In the interview, Lynskey said she’s seen food as an “enemy” for as long as she can remember and that she experienced issues around eating starting at age 12. She remembered ripping pictures of the “skinniest, most beautiful women” out of magazines and hanging them all over her room. “I thought you were supposed to have a gap between your thighs,” she said. “I became obsessed with that.” Later, Lynskey’s career in Hollywood further convinced her that she “was not the things you needed to be” to find success in show business — those things being “thin, confident, pretty,” she said. “Mostly thin.”

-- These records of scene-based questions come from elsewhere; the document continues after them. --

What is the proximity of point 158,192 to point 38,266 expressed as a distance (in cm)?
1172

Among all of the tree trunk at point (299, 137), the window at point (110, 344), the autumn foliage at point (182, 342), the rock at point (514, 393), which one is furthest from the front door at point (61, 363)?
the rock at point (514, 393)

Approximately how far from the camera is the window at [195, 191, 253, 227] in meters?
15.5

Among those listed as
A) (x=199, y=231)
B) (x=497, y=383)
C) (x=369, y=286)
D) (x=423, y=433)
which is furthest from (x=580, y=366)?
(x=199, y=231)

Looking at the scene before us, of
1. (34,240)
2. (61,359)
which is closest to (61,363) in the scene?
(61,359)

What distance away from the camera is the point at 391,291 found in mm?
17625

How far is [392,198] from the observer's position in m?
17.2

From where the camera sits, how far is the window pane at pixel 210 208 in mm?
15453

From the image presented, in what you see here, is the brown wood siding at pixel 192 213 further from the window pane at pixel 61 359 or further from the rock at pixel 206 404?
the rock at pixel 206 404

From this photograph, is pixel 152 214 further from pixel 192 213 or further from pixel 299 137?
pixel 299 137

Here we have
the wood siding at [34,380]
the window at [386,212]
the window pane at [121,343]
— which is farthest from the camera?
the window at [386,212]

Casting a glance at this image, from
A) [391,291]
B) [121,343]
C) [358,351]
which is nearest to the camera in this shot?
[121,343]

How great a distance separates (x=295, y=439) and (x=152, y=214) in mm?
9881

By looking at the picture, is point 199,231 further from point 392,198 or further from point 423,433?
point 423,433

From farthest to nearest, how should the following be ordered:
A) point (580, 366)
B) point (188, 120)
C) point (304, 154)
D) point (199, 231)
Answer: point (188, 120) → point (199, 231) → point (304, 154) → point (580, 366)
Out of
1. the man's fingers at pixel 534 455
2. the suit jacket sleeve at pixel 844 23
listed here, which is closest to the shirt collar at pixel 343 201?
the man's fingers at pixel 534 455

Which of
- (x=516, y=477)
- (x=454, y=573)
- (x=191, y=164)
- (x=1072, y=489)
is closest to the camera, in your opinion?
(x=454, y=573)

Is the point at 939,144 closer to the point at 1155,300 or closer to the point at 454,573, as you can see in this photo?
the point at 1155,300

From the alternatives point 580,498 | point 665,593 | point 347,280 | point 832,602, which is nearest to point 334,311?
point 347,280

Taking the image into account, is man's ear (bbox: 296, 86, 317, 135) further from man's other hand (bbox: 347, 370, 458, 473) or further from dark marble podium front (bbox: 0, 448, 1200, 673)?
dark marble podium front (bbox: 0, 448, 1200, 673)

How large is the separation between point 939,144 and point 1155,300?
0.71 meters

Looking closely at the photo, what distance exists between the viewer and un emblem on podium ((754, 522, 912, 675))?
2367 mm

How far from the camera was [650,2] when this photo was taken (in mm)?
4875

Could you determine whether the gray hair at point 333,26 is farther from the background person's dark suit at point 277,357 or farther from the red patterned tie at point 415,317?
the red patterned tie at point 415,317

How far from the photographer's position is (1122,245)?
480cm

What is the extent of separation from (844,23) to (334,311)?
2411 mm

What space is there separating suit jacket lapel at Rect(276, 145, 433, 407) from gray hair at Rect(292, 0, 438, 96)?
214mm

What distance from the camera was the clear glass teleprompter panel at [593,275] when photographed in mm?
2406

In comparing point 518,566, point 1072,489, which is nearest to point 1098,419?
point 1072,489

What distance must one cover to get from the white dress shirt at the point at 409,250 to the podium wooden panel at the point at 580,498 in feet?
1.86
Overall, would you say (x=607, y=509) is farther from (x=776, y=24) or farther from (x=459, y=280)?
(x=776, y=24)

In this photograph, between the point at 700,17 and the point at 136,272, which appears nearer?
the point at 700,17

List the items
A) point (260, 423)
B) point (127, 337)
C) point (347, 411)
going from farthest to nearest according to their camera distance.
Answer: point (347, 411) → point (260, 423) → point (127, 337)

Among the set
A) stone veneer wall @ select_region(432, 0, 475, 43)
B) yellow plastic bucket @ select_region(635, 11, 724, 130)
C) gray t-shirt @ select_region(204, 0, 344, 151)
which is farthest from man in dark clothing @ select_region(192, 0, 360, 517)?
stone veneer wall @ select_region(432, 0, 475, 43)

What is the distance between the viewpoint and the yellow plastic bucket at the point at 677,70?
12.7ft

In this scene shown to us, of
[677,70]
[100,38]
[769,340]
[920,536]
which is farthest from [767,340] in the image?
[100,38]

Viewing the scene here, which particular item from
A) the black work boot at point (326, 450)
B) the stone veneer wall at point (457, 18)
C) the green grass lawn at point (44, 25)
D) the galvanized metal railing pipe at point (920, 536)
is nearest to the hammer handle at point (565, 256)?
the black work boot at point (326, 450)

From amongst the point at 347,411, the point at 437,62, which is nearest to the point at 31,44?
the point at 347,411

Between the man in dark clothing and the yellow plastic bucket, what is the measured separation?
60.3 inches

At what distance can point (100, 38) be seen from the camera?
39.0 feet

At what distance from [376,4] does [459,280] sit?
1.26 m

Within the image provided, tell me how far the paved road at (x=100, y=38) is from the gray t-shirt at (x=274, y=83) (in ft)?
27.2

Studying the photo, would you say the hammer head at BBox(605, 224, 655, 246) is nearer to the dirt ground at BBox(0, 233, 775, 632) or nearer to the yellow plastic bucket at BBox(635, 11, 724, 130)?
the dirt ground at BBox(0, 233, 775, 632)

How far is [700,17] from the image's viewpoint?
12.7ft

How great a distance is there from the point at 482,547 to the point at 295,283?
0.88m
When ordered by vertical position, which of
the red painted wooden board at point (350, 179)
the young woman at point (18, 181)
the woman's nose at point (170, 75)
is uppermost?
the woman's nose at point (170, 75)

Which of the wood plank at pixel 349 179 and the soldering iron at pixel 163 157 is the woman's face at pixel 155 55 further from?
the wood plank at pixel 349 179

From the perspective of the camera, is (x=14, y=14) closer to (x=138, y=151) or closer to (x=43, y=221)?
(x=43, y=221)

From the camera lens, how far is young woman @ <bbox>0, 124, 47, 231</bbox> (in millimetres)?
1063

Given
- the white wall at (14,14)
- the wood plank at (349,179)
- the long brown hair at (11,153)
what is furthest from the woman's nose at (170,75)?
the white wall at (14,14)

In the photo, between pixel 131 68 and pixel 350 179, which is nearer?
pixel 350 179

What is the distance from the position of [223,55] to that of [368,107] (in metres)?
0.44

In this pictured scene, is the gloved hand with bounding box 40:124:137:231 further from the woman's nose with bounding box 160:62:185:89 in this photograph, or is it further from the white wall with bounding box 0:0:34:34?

Lynskey described her disordered eating habits in the interview, saying she would eat about 800 calories a day, “and if I ate anything over 800 calories, I would throw up.” (According to the Academy of Nutrition and Dietetics, the average adult requires between 1,600 and 3,200 calories a day.) Sometimes when Lynskey was famished, she’d let herself have “another teacup of Special K. Then I’d be like, ‘Well, now I gotta throw it up.'”
It wasn’t until Lynskey started to date Howard, whom she met on the set of “The Cherry Orchard” in 1999, that she began to confront her eating disorder. “When I was living with him . . . he got really intense about my eating issues,” she remembered. “He tried to stop me from monitoring my own eating and talked to me about how thin I was.” Lynskey wasn’t on board at first. “I thought he was nuts,” she said. “The people I had confided in [before] were usually people who also had eating issues, so it would become about swapping tips.” When Howard spoke to Lynskey about her eating disorder, though, it “changed my life,” she said. She stopped throwing up, acknowledging that “it took a while,” but it was a big step away from her old habits.
Now 45, Lynskey doesn’t hesitate to hold Hollywood accountable for its damaging and unrealistic body standards or to speak out against the all-too-prevalent body shaming that runs rampant on social media. “Skinny does not always equal healthy,” Lynskey tweeted in January 2022 in response to a now-deleted comment. Since the premiere of her hit show “Yellowjackets,” body-shaming remarks have become “[t]he story of my life,” she added in the tweet. “Most egregious are the ‘I care about her health!!’ people . . . b*tch you don’t see me on my Peloton! You don’t see me running through the park with my child.”
For Lynskey, it’s not just about standing up for herself and her body; she also wants to be a role model for her 3-year-old daughter, Kahi. “My number one thing is that I don’t want my daughter to question herself,” she told Vulture. “It’s important to me that she knows who she is and she likes who she is.”
If you or someone you know is struggling with disordered eating or an eating disorder, the National Eating Disorder Association (NEDA) has resources available including a 24/7 helpline at 1-800-931-2237 or by texting “NEDA” to 741741.